Known as the Crapo Amendment, the bill is intended to “impose sanctions with respect to the Russian Federation and to combat terrorism and illicit financing,” according to the bill’s statement of purpose. The bill also gives Congress the authority to review any attempt to repeal the sanctions, preventing the White House from doing so unilaterally.
“We moved to make the Congress, not the President, the final arbiter of sanctions relief when necessary,” Senate Minority Leader Chuck Schumer said. “Any idea of the President that he can lift sanctions on his own for whatever reason are dashed by this legislation.”
The new sanctions are attached to another sanctions bill intended for Iran, the “Countering Iran’s Destabilizing Activities Act of 2017.”
The two lonely dissenting votes came from Sens. Rand Paul (R–KY) and Mike Lee (R–UT), the former of whom was at the forefront of another recent effort in the Senate to reign in arms sales to the Kingdom of Saudi Arabia.
While that attempt met failure in a narrow 47-53 Senate vote, on Tuesday Sen. Paul explained to CNN that arming the Saudis to the teeth only provokes Iran into the kind of “destabilizing activities” the sanctions bill seeks to address.
“Iran develops [missiles] in response to Saudi Arabia getting more weapons. It’s an arms race over there, and we’re fueling it,” Paul said.
Secretary of State Rex Tillerson told a Senate committee this week that he was worried Congress was taking an action that would interfere in the Trump administration’s efforts to shore up ties with our nuclear-armed rival.
“What I wouldn’t want to do is close the channels off,” Tillerson told the committee.
In 2016, at the tail end of the prior administration, then-President Obama brought about sanctions on several Russian individuals and entities over alleged interference in the 2016 election, expelling 35 Russian diplomats from the country in the process.

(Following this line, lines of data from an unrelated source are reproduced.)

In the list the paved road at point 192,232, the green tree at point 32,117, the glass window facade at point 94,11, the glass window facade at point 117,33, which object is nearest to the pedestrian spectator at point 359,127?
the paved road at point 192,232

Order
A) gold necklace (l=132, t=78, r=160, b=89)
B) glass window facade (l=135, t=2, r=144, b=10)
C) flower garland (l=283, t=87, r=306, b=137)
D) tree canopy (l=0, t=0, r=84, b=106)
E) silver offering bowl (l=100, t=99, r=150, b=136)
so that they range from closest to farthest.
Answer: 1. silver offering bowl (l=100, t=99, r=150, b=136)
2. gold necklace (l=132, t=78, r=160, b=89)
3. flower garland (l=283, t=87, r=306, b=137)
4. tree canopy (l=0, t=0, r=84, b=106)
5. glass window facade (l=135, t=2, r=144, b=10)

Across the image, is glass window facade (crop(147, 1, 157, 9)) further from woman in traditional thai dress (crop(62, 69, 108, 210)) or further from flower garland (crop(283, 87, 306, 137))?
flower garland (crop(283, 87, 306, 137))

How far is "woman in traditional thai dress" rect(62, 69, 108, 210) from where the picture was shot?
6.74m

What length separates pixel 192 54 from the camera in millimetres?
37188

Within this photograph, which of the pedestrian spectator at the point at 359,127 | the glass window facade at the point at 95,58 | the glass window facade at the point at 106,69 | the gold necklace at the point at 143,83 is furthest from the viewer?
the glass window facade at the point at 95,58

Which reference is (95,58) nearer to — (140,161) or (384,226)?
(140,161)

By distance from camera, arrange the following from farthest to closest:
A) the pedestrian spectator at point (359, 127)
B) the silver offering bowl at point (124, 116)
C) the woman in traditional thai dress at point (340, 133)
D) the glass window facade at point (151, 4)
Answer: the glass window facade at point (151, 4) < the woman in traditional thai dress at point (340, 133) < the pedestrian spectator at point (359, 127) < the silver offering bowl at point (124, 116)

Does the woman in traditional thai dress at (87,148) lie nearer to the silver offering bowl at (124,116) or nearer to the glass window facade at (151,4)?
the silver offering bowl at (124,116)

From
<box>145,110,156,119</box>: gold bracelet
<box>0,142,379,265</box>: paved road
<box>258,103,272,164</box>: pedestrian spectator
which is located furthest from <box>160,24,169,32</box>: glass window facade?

“Russia’s cyberactivities were intended to influence the election, erode faith in U.S. democratic institutions, sow doubt about the integrity of our electoral process, and undermine confidence in the institutions of the US government,” the White House said in a statement immediately after the incident. “These actions are unacceptable and will not be tolerated.”
Sarah Huckabee Sanders, White House spokeswoman, said the Trump administration is “committed to existing sanctions against Russia” on Thursday, but added it is “still reviewing the new Russia sanctions amendment.”
“We will keep them in place until Moscow fully honors its commitment to resolve the crisis in Ukraine,” Sanders said. “We believe the existing executive branch sanctions regime is the best tool for compelling Russia to fulfill its commitments.”
While the Senate overwhelmingly approved of the measure, before it reaches Trump’s desk it must pass through the House. Sen. Bob Corker (R–TN), however, is convinced that the president will sign the bill if makes it through the House, telling reporters on Wednesday “[…] look, this is going to become law.”